Ignacio Magaloni Ibarra
Por Parsifal
[Serapio Baqueiro Barrera]
(Especial para el Diario del Sureste)
Este viejo poeta y periodista a quien llamamos Ignacio Magaloni Ibarra –heredero de un nombre ilustre en los fastos de nuestra cultura peninsular– es un león en dos pies…
Su rostro, su cabeza enorme que ahora ostenta la pompa blanca de una melena que siempre lleva descubierta para que la bese y peine el viento –pudiera ser ésta una coquetería apolínea–, sus brazos atléticos que terminan en unas manos gruesas y anchas, semejantes a garras; todo es leonesco en este hombre.
Singularmente, sus manos cuando nos saludan efusivamente nos oprimen con su peso y nos hacen imaginar que, fácilmente, hubieran podido manejar el grande arco de Ulises que ni siquiera pudieron mover los rivales del héroe cuando sufría amorosa prisión en la isla azul y rumorosa de Calipso.

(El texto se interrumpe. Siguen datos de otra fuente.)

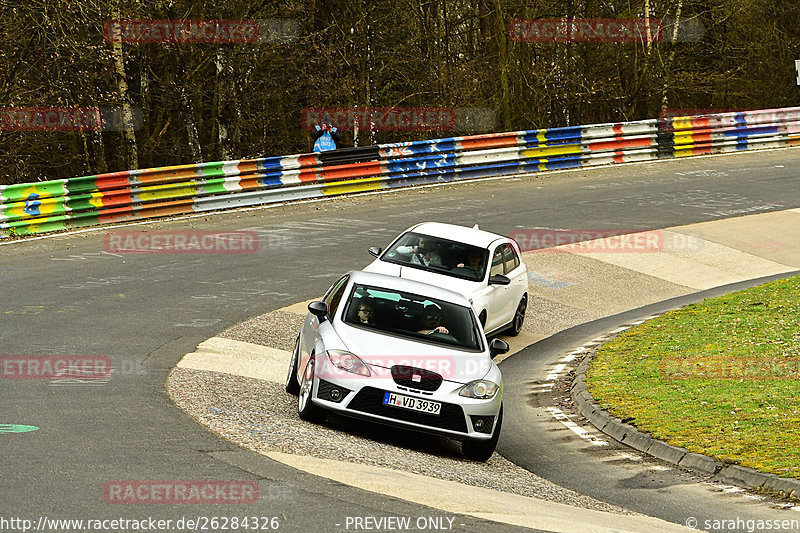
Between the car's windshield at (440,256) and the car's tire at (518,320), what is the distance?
4.75ft

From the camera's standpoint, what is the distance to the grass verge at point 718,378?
10586 millimetres

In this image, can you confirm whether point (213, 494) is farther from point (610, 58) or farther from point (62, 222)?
point (610, 58)

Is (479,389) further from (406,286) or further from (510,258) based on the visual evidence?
(510,258)

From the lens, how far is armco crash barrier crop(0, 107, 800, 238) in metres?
21.5

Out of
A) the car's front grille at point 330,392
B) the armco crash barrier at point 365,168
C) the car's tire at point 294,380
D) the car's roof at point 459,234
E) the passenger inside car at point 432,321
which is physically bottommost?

Nacho Magaloni es el superviviente de una familia lírica que hace cincuenta años llevó sus primicias literarias, sus perfumadas prímulas hacia los altares de la divina Poesía; pero Magaloni al mismo tiempo sentía una fervorosa devoción por la diosa Justicia, tan mancillada en todos los tiempos y en todas las latitudes de la tierra y se constituyó en paladín de todos los derechos de los oprimidos, haciéndose poeta cívico.

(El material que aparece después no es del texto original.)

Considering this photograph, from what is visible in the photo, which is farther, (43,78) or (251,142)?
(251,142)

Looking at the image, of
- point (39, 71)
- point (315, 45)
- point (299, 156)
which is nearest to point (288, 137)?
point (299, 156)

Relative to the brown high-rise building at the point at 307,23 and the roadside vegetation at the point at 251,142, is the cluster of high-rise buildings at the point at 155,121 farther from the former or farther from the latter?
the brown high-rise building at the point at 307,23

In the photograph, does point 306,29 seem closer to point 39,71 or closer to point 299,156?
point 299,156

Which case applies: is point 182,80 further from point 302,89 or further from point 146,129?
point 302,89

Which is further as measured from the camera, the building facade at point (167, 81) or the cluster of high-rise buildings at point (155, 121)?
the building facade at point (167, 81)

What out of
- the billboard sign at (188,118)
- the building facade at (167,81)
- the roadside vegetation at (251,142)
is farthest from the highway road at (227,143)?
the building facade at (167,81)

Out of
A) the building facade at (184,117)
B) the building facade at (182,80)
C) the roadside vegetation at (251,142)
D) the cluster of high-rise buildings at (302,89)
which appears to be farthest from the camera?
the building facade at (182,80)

Y cuando frecuentemente aparecía en la tribuna pública, repetía tercamente la apocalíptica frase hugeana: “Señores, la humanidad existe…” porque no todos podían en aquel tiempo desentrañar el concepto de esta frase que proclama la igualdad de los derechos de todos los hombres, que preconiza la identidad de los valores sociales, de todos los individuos y la nivelación moral.

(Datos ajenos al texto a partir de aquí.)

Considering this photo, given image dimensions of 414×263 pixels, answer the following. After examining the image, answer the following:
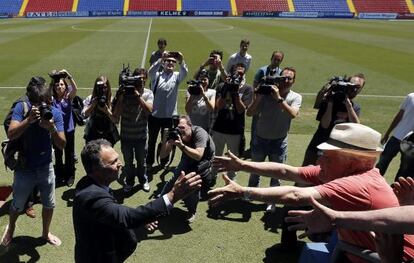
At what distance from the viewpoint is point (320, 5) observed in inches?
2368

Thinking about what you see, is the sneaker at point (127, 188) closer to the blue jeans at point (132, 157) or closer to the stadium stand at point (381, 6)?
the blue jeans at point (132, 157)

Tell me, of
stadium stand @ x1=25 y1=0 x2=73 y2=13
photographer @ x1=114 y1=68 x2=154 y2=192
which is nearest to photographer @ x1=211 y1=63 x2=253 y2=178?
photographer @ x1=114 y1=68 x2=154 y2=192

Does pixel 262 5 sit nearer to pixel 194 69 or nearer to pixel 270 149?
pixel 194 69

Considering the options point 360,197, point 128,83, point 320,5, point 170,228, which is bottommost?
point 170,228

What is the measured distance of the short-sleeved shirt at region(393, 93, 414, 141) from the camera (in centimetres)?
645

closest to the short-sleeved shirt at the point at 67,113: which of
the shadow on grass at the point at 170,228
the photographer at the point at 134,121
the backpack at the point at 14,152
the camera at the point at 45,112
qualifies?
the photographer at the point at 134,121

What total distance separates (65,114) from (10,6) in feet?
196

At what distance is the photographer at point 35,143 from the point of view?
448cm

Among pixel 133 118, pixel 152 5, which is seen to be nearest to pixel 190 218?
pixel 133 118

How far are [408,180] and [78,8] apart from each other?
203ft

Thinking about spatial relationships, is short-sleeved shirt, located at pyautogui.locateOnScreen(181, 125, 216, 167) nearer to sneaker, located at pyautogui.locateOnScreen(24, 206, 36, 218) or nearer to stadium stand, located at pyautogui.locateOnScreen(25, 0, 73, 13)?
sneaker, located at pyautogui.locateOnScreen(24, 206, 36, 218)

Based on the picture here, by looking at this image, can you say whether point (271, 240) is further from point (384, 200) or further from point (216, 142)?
point (384, 200)

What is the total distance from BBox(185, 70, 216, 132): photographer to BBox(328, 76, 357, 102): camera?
2.14 m

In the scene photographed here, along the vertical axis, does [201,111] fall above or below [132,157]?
above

Magaloni Ibarra fue condiscípulo de don Venustiano Carranza y, lo mismo que este ilustre intransigente, su espíritu fue forjado en la misma fragua, al rojo blanco.
El poeta Magaloni Ibarra, después de haber sido Senador de la República, vive ahora alejado de los asuntos públicos, sin que esto signifique de manera alguna que deje de interesarse por todo lo que al hombre interesa; vive en el remoto suburbio de Chuminópolis, en una casita que se asienta en medio de un gran jardín; y tal vez dirige la gran orquestación de las rosas y de las flores. Ahí vive añorando, soñando, y todavía cuando da expresión a sus recuerdos, a sus sueños de poeta, una llama interior desgarra la niebla de sus pupilas que fulguran a medida que va evocando; su formidable brazo va subrayando las frases musicales que pronuncia y, entonces, nos damos cuenta de que es poeta; nos damos cuenta de que su espíritu vive una vida intensa; de que sus pensamientos florecen en una eterna primavera.
Diario del Sureste. Mérida, 6 de julio de 1935, p. 3.